Lancaster was a vocal supporter of liberal causes, and he opposed the Vietnam War. In 1978 he told the HFPA that he chose to make Go Tell The Spartans, “because, in a small microcosmic way, from this incident a total picture of the political and social aspects of the Vietnam war emerges, the futility of the Americans being involved, their inability to understand the Vietcong people. I believe that war was a mistake; we should not have taken the attitude that communist Vietnam under Ho Chi Minh was going to be the representative of Russia.

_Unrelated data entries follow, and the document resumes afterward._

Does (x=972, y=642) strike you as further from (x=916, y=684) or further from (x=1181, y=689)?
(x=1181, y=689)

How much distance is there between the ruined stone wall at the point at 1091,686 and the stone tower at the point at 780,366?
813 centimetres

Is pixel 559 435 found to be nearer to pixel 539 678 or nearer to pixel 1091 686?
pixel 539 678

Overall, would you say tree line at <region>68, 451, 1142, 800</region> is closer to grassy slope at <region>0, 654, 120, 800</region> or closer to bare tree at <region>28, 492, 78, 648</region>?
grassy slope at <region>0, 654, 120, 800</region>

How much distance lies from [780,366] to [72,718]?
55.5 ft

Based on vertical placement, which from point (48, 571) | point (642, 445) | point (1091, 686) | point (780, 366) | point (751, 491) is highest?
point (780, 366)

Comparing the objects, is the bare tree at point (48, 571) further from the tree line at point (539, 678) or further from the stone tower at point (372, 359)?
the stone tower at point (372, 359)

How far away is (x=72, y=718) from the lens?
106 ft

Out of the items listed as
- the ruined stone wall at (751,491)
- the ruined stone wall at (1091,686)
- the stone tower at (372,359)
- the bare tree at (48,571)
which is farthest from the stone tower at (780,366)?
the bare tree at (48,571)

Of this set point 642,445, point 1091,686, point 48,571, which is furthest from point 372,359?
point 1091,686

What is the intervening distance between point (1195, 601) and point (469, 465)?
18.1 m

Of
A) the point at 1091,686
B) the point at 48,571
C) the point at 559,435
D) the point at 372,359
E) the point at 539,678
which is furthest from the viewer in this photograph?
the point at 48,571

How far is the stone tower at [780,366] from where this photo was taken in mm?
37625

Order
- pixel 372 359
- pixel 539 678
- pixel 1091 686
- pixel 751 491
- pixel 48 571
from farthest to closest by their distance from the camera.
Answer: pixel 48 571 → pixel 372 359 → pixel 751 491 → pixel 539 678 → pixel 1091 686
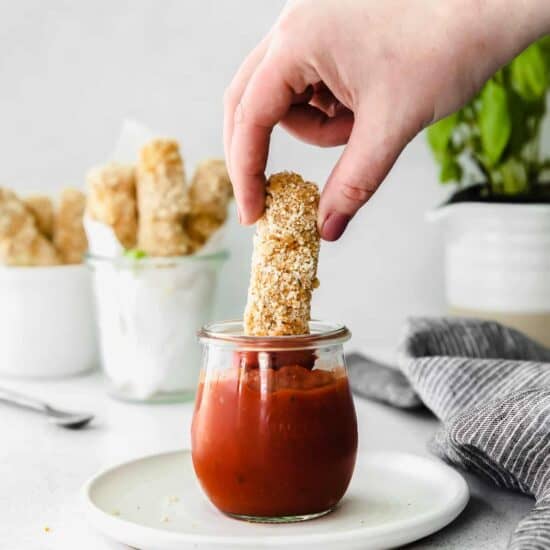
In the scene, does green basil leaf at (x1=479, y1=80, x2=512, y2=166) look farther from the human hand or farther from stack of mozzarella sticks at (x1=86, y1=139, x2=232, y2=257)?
the human hand

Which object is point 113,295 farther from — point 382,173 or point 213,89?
point 382,173

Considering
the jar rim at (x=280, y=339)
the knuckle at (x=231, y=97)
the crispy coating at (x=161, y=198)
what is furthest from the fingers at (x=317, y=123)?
the crispy coating at (x=161, y=198)

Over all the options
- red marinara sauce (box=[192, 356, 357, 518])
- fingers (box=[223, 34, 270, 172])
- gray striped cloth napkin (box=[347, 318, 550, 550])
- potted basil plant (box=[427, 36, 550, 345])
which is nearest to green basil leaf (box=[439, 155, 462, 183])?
potted basil plant (box=[427, 36, 550, 345])

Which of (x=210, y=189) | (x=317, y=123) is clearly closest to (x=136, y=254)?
(x=210, y=189)

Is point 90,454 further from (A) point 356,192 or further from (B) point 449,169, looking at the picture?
(B) point 449,169

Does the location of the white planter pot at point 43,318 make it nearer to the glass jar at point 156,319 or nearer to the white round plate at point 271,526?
the glass jar at point 156,319

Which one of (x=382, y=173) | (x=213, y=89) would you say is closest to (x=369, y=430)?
(x=382, y=173)
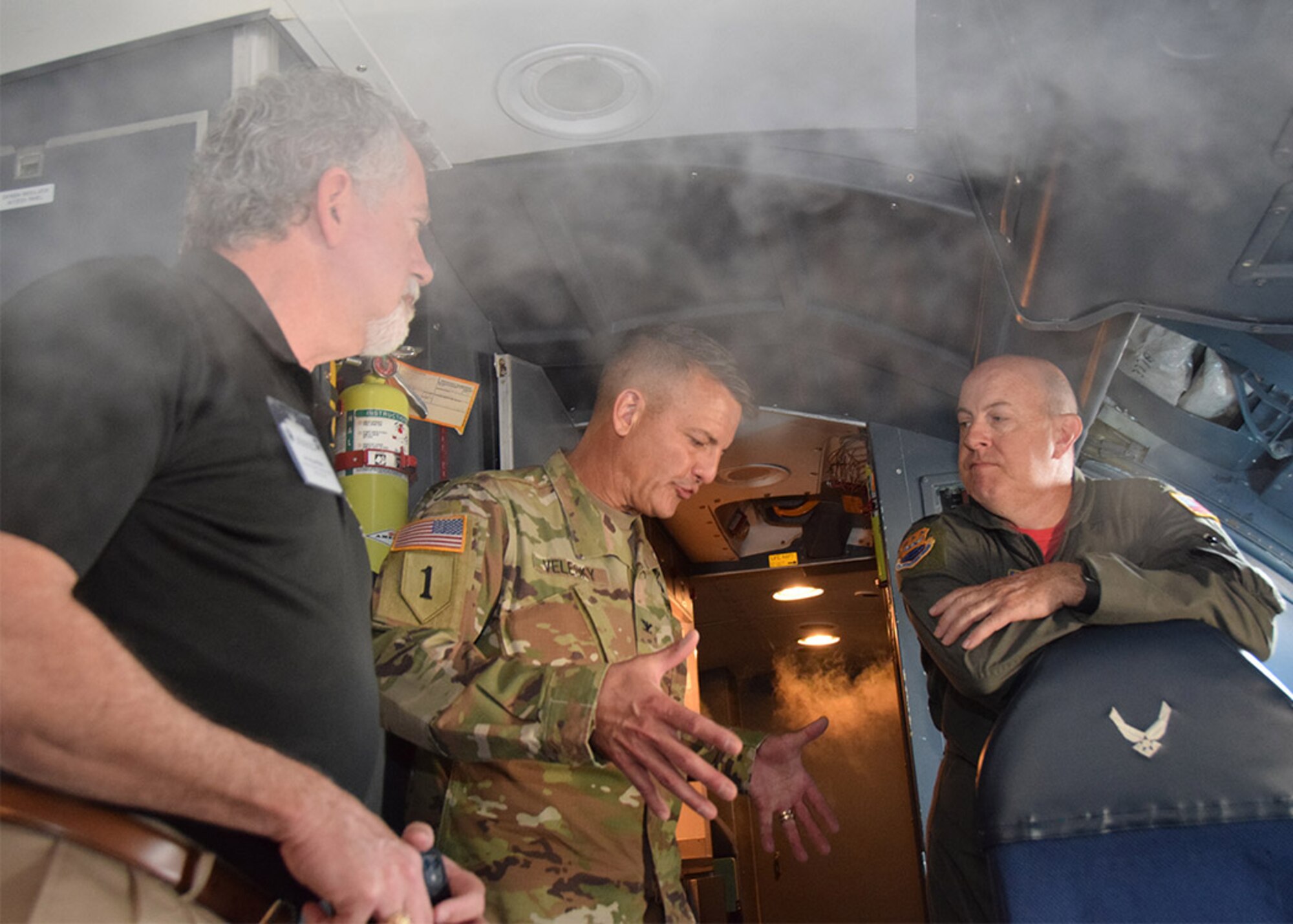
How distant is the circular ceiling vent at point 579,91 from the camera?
1.88 meters

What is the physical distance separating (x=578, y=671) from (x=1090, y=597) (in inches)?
36.9

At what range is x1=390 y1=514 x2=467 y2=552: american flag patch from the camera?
172 centimetres

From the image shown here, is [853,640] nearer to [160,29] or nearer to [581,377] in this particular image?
[581,377]

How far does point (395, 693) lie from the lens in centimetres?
145

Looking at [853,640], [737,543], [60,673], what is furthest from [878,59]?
[853,640]

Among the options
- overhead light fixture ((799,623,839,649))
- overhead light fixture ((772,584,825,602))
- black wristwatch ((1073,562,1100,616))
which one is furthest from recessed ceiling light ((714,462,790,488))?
overhead light fixture ((799,623,839,649))

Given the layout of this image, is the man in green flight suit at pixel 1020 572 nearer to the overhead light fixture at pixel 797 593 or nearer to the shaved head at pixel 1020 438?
the shaved head at pixel 1020 438

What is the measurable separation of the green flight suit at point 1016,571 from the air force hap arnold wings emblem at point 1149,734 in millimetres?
354

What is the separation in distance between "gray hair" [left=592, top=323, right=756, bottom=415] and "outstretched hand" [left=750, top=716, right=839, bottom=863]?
0.87m

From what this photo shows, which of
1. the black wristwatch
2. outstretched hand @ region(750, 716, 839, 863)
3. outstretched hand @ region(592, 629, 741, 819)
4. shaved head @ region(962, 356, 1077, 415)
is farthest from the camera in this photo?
shaved head @ region(962, 356, 1077, 415)

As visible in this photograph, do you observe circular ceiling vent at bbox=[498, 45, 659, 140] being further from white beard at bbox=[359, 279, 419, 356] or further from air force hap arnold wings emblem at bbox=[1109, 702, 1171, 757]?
air force hap arnold wings emblem at bbox=[1109, 702, 1171, 757]

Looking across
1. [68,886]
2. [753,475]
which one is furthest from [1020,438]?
[753,475]

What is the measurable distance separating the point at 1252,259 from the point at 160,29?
2.00 m

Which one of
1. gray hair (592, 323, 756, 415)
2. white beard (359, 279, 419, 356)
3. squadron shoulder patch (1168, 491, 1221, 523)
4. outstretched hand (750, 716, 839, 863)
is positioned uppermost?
gray hair (592, 323, 756, 415)
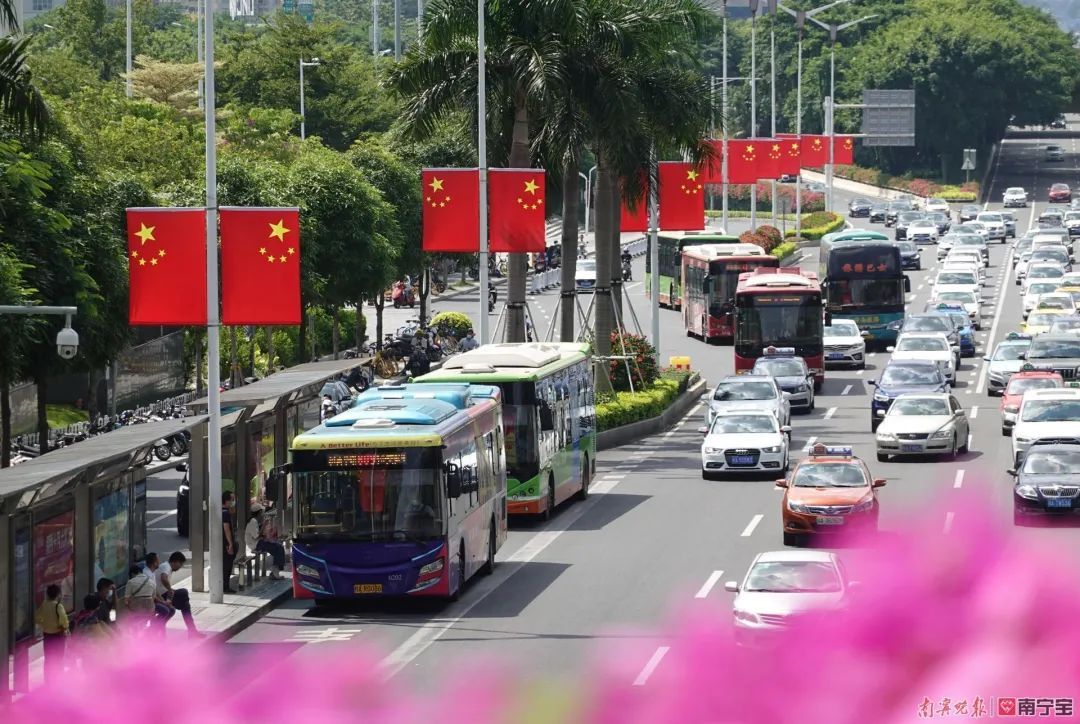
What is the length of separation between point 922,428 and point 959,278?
36566 millimetres

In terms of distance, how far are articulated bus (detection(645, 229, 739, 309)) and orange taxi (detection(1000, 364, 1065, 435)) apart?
92.1 ft

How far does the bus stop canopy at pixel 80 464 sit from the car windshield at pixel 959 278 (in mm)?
53680

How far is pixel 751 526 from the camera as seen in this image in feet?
104

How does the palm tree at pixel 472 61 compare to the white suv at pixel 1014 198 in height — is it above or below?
above

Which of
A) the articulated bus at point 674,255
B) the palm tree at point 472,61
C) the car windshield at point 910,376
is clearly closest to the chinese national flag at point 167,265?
the palm tree at point 472,61

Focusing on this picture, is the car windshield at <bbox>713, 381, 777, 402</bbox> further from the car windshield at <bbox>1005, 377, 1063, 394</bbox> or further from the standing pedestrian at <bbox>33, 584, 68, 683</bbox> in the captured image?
the standing pedestrian at <bbox>33, 584, 68, 683</bbox>

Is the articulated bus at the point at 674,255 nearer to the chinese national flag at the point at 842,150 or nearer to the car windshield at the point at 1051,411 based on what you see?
the chinese national flag at the point at 842,150

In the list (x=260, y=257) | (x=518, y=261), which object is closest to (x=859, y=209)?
(x=518, y=261)

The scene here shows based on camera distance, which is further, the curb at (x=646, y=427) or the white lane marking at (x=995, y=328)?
the white lane marking at (x=995, y=328)

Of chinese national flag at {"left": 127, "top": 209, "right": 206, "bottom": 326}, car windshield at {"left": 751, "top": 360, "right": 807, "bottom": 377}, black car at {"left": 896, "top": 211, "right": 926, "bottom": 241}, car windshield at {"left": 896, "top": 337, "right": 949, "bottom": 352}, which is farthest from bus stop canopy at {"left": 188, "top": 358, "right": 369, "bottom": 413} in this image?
black car at {"left": 896, "top": 211, "right": 926, "bottom": 241}

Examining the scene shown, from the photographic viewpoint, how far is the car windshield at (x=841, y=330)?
199 feet

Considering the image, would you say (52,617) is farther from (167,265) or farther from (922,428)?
(922,428)

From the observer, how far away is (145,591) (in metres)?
21.5

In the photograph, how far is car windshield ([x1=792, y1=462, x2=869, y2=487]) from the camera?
29828mm
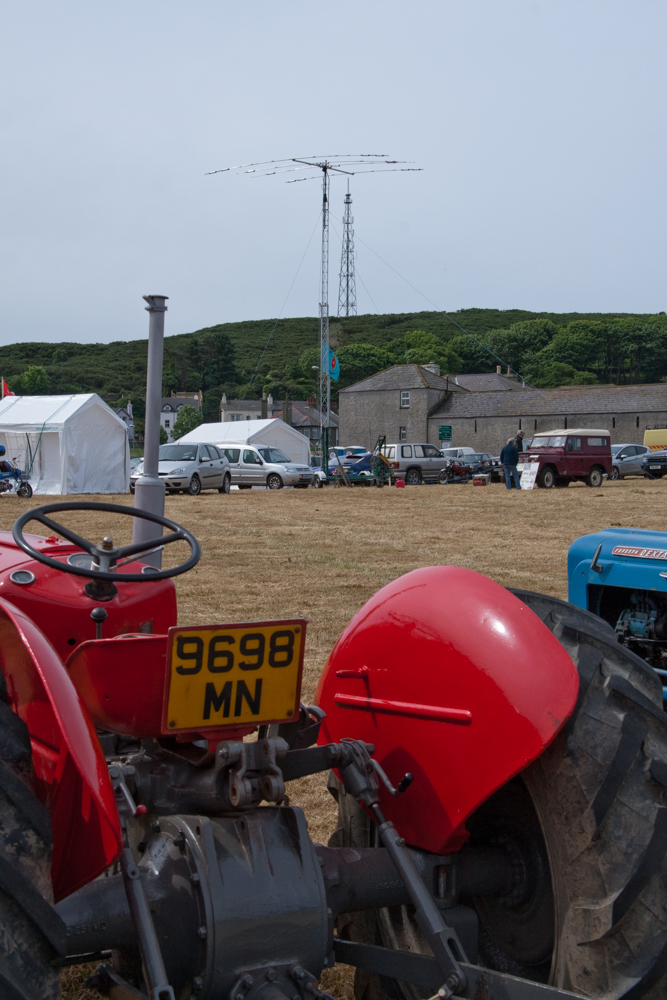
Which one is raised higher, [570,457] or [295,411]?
[295,411]

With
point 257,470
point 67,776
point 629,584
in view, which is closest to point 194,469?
point 257,470

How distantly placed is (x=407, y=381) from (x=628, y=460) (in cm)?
3412

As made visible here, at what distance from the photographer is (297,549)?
Answer: 12.9m

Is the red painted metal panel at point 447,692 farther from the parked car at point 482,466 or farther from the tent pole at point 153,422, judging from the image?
the parked car at point 482,466

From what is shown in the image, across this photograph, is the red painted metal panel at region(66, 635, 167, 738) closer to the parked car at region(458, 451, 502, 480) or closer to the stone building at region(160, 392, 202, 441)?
the parked car at region(458, 451, 502, 480)

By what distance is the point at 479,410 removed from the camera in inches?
2569

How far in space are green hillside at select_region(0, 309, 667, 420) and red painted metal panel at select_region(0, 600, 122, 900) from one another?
11482 centimetres

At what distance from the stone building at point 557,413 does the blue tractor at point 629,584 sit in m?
58.1

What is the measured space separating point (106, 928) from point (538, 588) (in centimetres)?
794

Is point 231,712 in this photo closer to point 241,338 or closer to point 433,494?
point 433,494

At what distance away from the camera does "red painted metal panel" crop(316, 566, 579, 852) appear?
192 centimetres

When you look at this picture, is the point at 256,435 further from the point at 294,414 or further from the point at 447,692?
the point at 294,414

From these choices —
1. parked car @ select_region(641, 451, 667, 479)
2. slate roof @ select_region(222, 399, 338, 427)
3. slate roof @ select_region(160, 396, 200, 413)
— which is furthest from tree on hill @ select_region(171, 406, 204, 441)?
parked car @ select_region(641, 451, 667, 479)

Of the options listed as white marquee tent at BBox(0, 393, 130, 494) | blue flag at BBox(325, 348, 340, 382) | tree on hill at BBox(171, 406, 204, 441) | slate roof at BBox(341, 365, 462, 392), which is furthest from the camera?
tree on hill at BBox(171, 406, 204, 441)
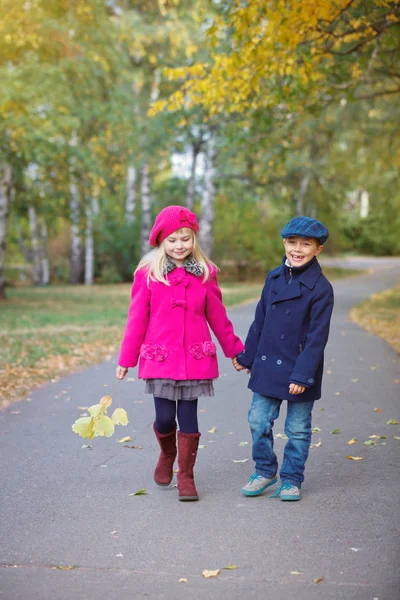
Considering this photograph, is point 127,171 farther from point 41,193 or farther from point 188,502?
point 188,502

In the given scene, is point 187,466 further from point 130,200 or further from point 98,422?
point 130,200

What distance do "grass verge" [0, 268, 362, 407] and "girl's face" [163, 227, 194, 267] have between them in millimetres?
3766

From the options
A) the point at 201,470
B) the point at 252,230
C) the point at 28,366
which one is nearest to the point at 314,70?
the point at 28,366

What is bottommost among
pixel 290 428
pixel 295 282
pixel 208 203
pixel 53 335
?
pixel 53 335

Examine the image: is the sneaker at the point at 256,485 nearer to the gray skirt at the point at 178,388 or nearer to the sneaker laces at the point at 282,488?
the sneaker laces at the point at 282,488

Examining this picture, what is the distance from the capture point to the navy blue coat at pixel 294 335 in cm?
470

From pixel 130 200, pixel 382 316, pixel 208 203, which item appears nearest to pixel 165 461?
pixel 382 316

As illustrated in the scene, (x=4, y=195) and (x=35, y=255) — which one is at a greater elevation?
(x=4, y=195)

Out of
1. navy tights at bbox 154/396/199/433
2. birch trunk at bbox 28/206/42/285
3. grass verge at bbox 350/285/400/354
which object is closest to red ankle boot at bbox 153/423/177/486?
navy tights at bbox 154/396/199/433

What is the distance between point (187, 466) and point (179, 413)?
12.4 inches

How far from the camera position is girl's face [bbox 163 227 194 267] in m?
4.86

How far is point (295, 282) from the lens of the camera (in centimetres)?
482

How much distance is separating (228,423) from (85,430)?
2.46 metres

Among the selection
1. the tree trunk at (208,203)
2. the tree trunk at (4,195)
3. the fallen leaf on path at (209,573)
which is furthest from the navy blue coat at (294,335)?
→ the tree trunk at (208,203)
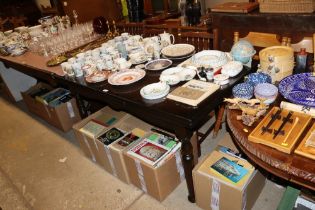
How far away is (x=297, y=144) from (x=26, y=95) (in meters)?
2.98

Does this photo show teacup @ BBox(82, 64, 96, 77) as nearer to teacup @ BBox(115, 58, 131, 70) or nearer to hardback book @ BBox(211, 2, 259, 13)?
teacup @ BBox(115, 58, 131, 70)

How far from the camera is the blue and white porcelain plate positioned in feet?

I lived many years in Italy and you cannot tell me that the Italians are communists; they’re anarchists, they don’t believe in any government, they never have. They’ve had 3,000 years of one disappointment after another, so they only believe in the family.” He campaigned for democratic presidential candidates George McGovern in 1972 and Michael Dukakis in 1988, was a spokesman for the ACLU (American Civil Liberties Union) and The People for the American Way, appeared in ads about AIDS in 1985, when his friend Rock Hudson revealed he was dying from the disease.

He was married three times and had five children with his second wife Norma, whom he met in Italy in 1944, where he was entertaining the troops as a US soldier of Special Services during World War II. He later lived in Rome from 1973 to 1976 with his long-time girlfriend Jackie. The problems he decried then in American politics are still unresolved today: “I think (Jimmy) Carter is a well-meaning man, he seems to want to do more for the domestic programs, which is absolutely essential, and I applaud him, but we’ll see how effective he is. All presidents have a tough road to hoe, because Congress is a jungle, and everybody is in there for themselves. That’s why the whole business of politics is tough, and you can’t help but get cynical about it. There’s no doubt that our governmental policy is endangered by corporate wealth. We think a President can wave a magic wand, and we have a Democratic congress right now, but we can’t get a goddamn bill passed through it. Nobody wants to do anything about the social problems of America, and yet we still have an enormous defense budget. It’s insane.”

The Hollywood Foreign Press honored Burt Lancaster with 5 Golden Globe nominations, for The Rainmaker 1957, Birdman of Alcatraz 1963, Atlantic City 1982, The Phantom of the Opera (TV) 1991, and one win, for Elmer Gantry 1961.